Nos abren las tumbas de Ur, nos mostrarán nuevos yacimientos, pero no podremos movernos libremente, ni nos dejarán salir del hotel salvo para las visitas que las autoridades quisieran fueran lo más cortas posibles, ya que temen por nosotros.
Preocupa ver a los iraquíes preocupados por nosotros. Temen un posible secuestro, lo que, según algunas autoridades, crearía un conflicto difícil de solucionar.
Puedes transitar a solas por la calle sin caminar, comer en una terraza estando dentro, moverte libremente estando en el hotel, viajando sin control con el Ejército y miembros del Servicio de Antigüedades. Tememos y sentimos que tengan temor. Tenemos la sensación que somos un motivo de angustia.
Es cierto que no existe turismo en Irak, que solo se desplazan, fuertemente custodiados, profesionales del sector petrolero.
La llegada al aeropuerto de Bagdad, hace cuatro días, era extraña. Llegaron más de un centenar de extranjeros, norteamericanos casi todos. Un avión entero incluso. Todos mercenarios, de los servicios privados de seguridad, que obedecían al unísono a las órdenes de un superior, como si el espacio fuera suyo. Que quizá aún lo sea.
El viaje se organiza y se deshace, se monta y se enfrenta a una pared, que se sortea antes de prepararse para una nueva montaña. Es difícil prever nada. Solo dejarse ir, y confiar en que algo, o mucho, de lo previsto pueda llevarse a cabo. El tiempo ya no cuenta. Una actividad al día es ya un logro. De algún modo, enseña un valor distinto del tiempo. Y de la vida.
El Museo Nacional de Bagdad está a un mes de una nueva inauguración. Las salas se instalan con los sistemas expositivos (vitrinas, focos, peanas) que se puede. La sala de arte sumerio supera cualquier sala de arte mesopotámica del mundo. La colección de "orantes" emociona (los orantes no son tales, como el gesto de las manos, hoy, pudiera evocar, sino humanos que expresan respeto ante un superior, un rey o una divinidad).
Nadie recorre aún las salas. Las piezas necesitan cierta limpieza y restauración, y algunas restauraciones son apresuradas; pero sabiendo lo que las obras han vivido, parece un milagro que se puedan volver a mostrar.

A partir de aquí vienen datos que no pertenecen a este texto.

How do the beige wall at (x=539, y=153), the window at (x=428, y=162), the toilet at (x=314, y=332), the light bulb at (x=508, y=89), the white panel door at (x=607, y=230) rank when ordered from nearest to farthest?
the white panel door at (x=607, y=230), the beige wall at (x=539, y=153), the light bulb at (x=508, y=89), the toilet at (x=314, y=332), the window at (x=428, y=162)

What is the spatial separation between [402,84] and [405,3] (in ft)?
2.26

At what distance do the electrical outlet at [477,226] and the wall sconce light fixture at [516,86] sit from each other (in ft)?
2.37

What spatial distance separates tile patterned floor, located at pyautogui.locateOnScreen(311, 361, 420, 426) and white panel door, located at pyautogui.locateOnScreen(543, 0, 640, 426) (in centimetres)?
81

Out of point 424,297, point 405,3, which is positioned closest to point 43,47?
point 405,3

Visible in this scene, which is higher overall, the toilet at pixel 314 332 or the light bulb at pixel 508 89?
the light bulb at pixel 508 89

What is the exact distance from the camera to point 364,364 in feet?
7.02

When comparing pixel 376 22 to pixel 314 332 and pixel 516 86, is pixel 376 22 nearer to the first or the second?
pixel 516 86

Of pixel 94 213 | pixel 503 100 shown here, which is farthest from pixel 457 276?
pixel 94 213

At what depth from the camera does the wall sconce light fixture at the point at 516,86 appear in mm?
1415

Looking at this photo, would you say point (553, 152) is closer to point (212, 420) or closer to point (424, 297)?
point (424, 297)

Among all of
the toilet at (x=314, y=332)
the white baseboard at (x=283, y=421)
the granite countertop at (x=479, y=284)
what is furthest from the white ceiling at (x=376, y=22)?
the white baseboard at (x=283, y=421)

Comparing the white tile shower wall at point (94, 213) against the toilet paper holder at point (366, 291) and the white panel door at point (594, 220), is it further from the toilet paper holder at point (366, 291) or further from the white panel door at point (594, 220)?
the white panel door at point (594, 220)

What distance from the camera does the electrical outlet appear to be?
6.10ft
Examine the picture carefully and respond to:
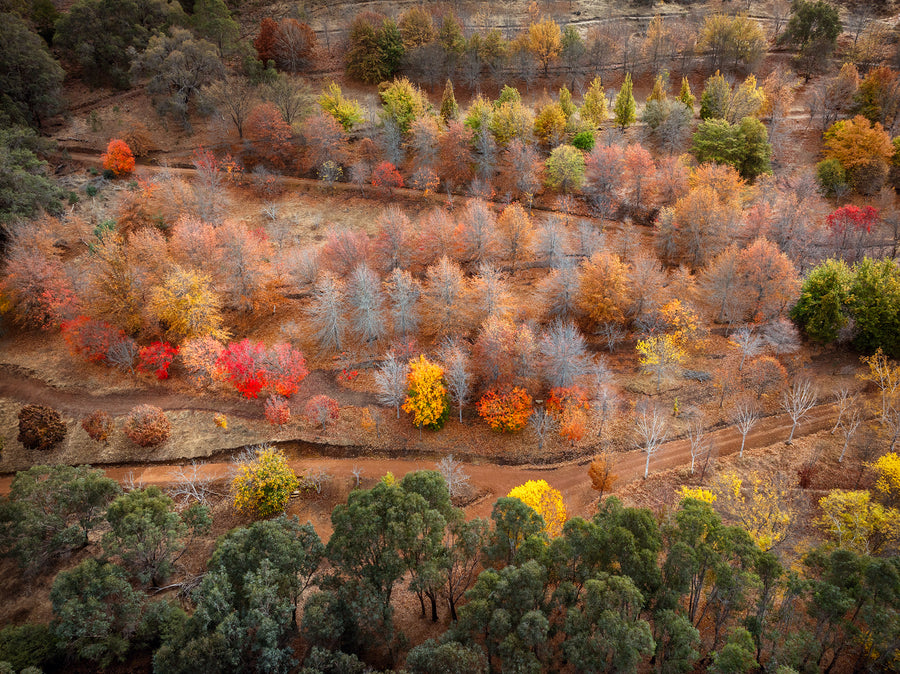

Las piezas de oro, del tesoro de Ur, siguen en las cajas fuertes del Banco Nacional, pues el museo carece aún de medidas de seguridad suficientes, solo dispone de tres guardianes, y se halla en la zona más peligrosa de Bagdad, donde los controles provocan atascos descomunales.
Uno no sabe si celebrar la recuperación del patrimonio mesopotámico, y llorar ante la mítica vasija sumeria de Warka, una de las obras más célebres de la historia
Uno no sabe si celebrar la recuperación del patrimonio mesopotámico, y llorar ante la mítica vasija sumeria de Warka, una de las obras más célebres de la historia, cuyos relieves, dispuestos en franjas, narran como el universo entero, desde las aguas primordiales hasta el ser humano, rinden honores a Inanna, la gran diosa de la vida y la muerte. El derribo y la desaparición que sufrió cuando el saqueo de 2005, la han dañado: partes de los relieves, sobre todo en la base se han perdido. Las restituciones en yeso, por parte de restauradores italianos, recomponen lo perdido, pero, en parte, acentúan el daño de la obra que quizá mejor narra la historia de la creación del mundo. Ya no volverá nunca a ser lo que fue antes de la invasión de Irak. La pérdida de la base es un símbolo del desarraigo del país, a la deriva. Pero quizá ya no tenga sentido mirar atrás.
Bagdad será la capital de la cultura árabe en 2013. Quieren construir un gran museo de arqueología. La ubicación está ya decidida. Nos han pedido consejo para proponer en quince días a un gran arquitecto internacional a quien se encargará el proyecto. Tendrá dos años para llevar a cabo el proyecto y la edificación.
No se sabe si Bagdad lucha por renacer y tiene una confianza serena en sus posibilidades, o si sueña. Pero, ¿qué se puede hacer sino en esas condiciones?